Donc, l'exemple du CREPAS a fait boule de neige, puis là on a vu apparaître,
partout sur le territoire québécois, toutes sortes d'organismes qui se sont
pris en main pour lutter contre le décrochage. On a décidé d'agir sur tous les
déterminants liés à la persévérance, soient l'individu, les milieux de vie, la
concertation entre les acteurs, l'organisation des services et le contexte
global.
Depuis 2009, c'est plus de
100 millions qui ont été investis dans 1 600 projets à travers le
Québec. Puis là je vous donne des exemples bien concrets : des programmes
de tutorat; de l'aide au soutien aux devoirs, des projets d'entrepreneuriat au
secondaire; des activités parascolaires à caractère sportif, scientifique,
artistique, et culturel; des projets d'éveil à la lecture et à l'écriture ainsi
que des ateliers de soutien; sans compter un thème important pour les
organismes lié à la conciliation travail-études.
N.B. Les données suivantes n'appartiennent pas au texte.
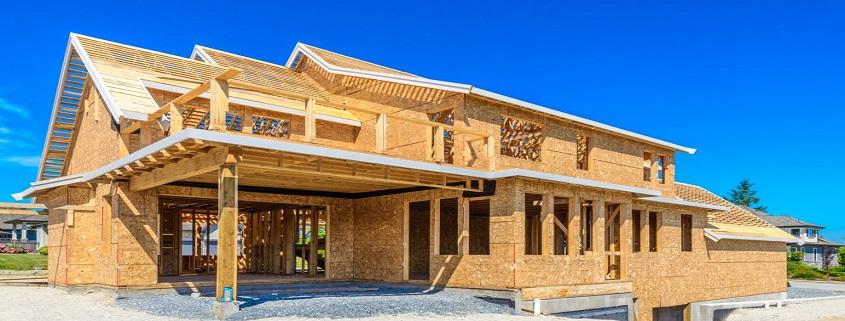 Lake-Norman-New-Construction-Homes-NC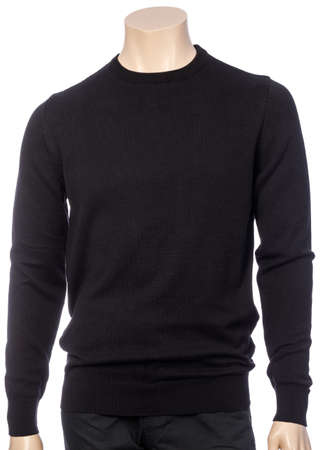 Black plain long sleeve jersey on mannequin isolated on a white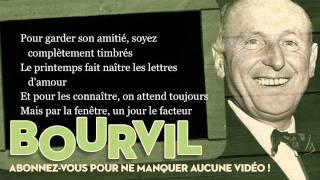 Bourvil - Tiens, vla le facteur - Paroles (Lyrics)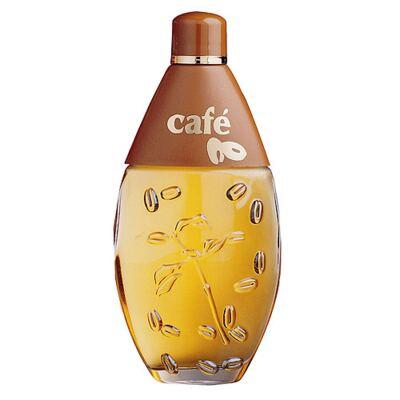 Café Café-Café- Perfume Feminino - Eau de Toilette - 60ml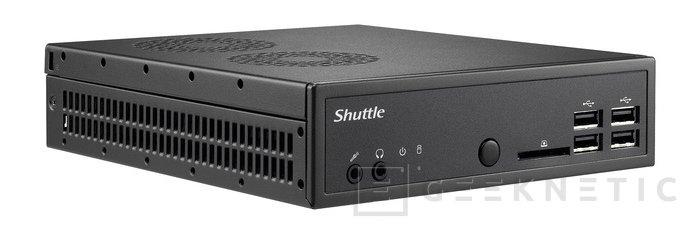 Shuttle DS81. Barebone industrial 4k, Imagen 1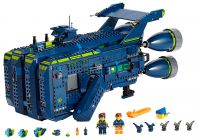LEGO The LEGO Movie 70839 Le Rexcelsior !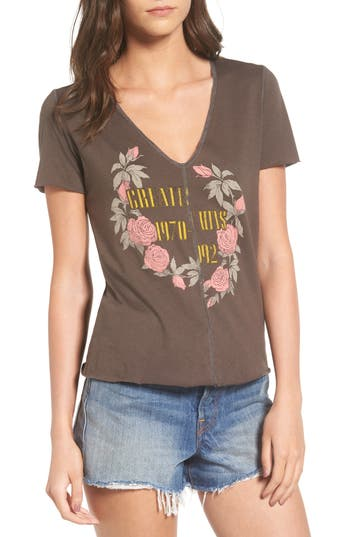 Women's Pst By Project Social T Seamed Graphic Tee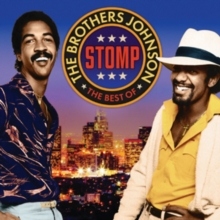 Stomp: The Best of the Brothers Johnson, CD / Album Cd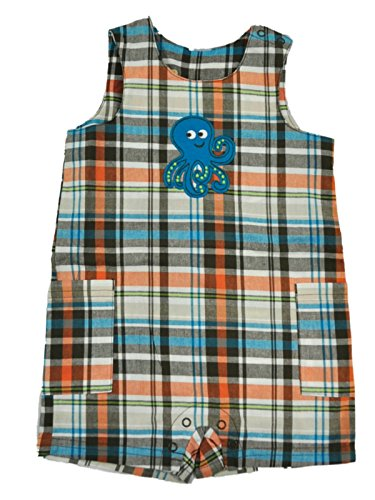Carter's Baby Boys Playwear Octopus Romper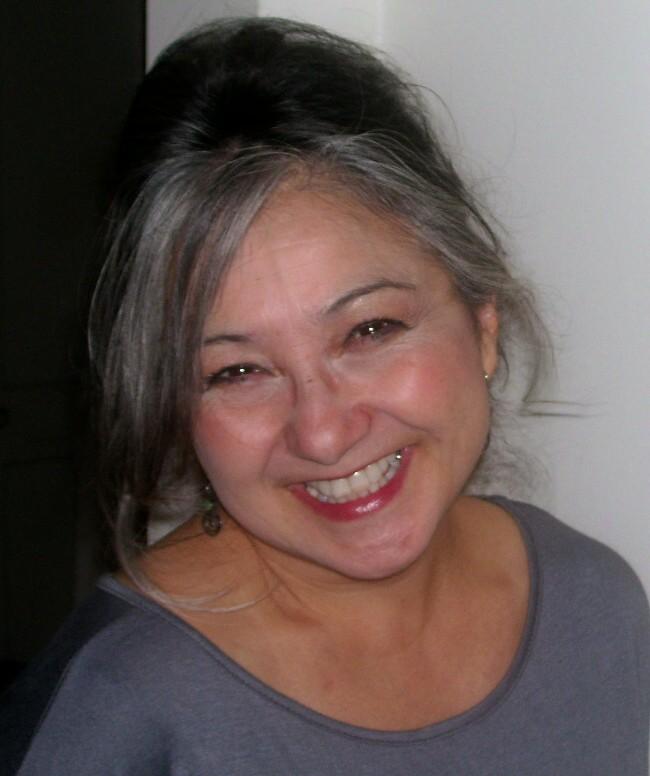 Kathleen Hellen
Donc, les fonds pour ces
organismes provenaient essentiellement du programme Réunir Réussir, un
partenariat de 50 millions financé à parts égales entre la fondation
Chagnon et le gouvernement du Québec et, deuxièmement, par l'ensemble des
partenaires régionaux mobilisés, dont les CRE, les forums jeunesse, les
carrefours jeunesse-emploi, les commissions scolaires, les cégeps, les
universités.
Or, toute cette mobilisation en faveur de
la réussite de nos jeunes est carrément en train de tomber. L'organisme Réunir
Réussir va cesser ses activités mercredi prochain. Le gouvernement du Québec a
décidé, sans annonce, sans consultation, de retirer ses billes et de ne pas
renouveler sa participation au projet. Au même moment, les CRE, les forums
jeunesse, les commissions scolaires, les cégeps, les universités ont pour leur
part cessé de financer les organismes régionaux de lutte au décrochage soit parce
qu'ils sont des organismes qui ont carrément été abolis ou soit parce
qu'eux-mêmes sont victimes de coupures importantes.
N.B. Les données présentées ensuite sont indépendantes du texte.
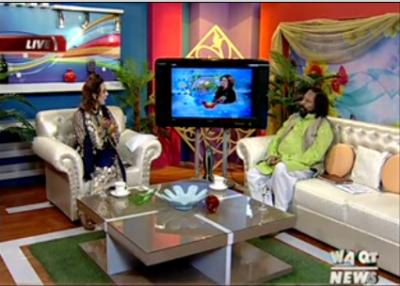 Salam Pakistan (Part 2) 21 December 2016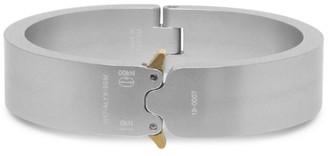 Alyx Buckle Bracelet
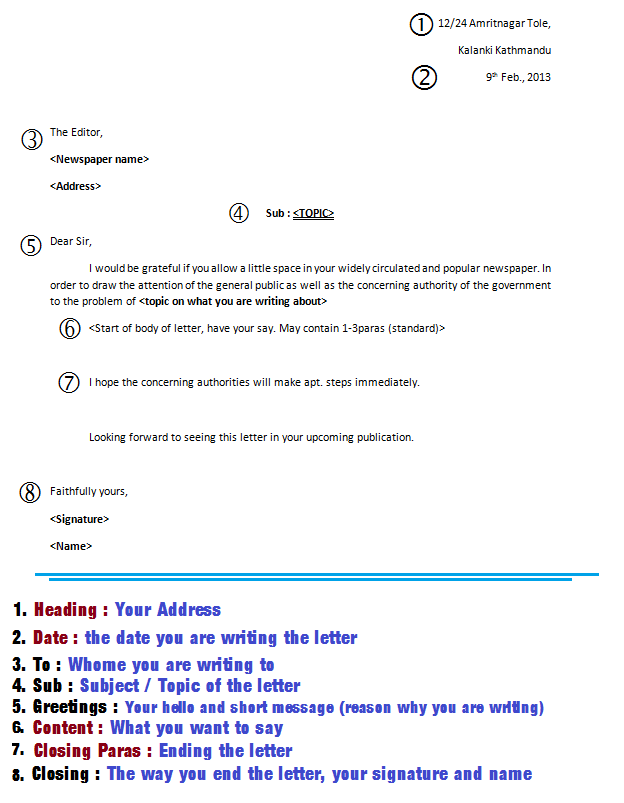 Letter Along With Numbers And Details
Ainsi, les 20 organismes régionaux de
lutte au décrochage scolaire... près de la moitié ont pratiquement cessé leurs
activités et l'autre moitié sont en mode survie. Ceux qui restent fonctionnent
avec un budget largement réduit, en ne sachant pas s'ils pourront poursuivre
leurs activités l'année prochaine.
Et là je vous donne des exemples bien
concrets. Pour la grande région de Québec, l'organisme La persévérance, c'est
Capitale!, qui a investi 3,2 millions pour la persévérance scolaire depuis
cinq ans, c'est carrément aboli, ils ont cessé leurs activités. Même chose pour
Réussite Laval qui avait vu le jour au printemps 2010 avec un budget de
plusieurs millions. Ils ont cessé leurs activités. Même chose pour Action
réussite en Abitibi qui a dû mettre la clé dans la porte il y a quelques
semaines après avoir investi 4 millions de dollars dans la communauté et
rejoint plus de 20 000 élèves qui avaient besoin des services. Le
Réseau réussite Montréal vient de passer de 12 employés à
six employés. Même chose pour le CREPAS qui a carrément dû couper le deux
tiers de ses employés, le CREPAS qui était l'exemple québécois d'un organisme
qui avait particulièrement bien réussi. Et, sur la Côte-Nord, on a réussi à
prolonger la survie de l'organisme pour un an mais avec un budget réduit de
l'ordre de 75 %.
Ce n'est pas compliqué, le ministre de
l'Éducation, responsable de la réussite scolaire, avec l'ensemble de leurs
coupures et là avec l'abandon des organismes, est carrément en train de devenir
le ministre responsable du décrochage au Québec.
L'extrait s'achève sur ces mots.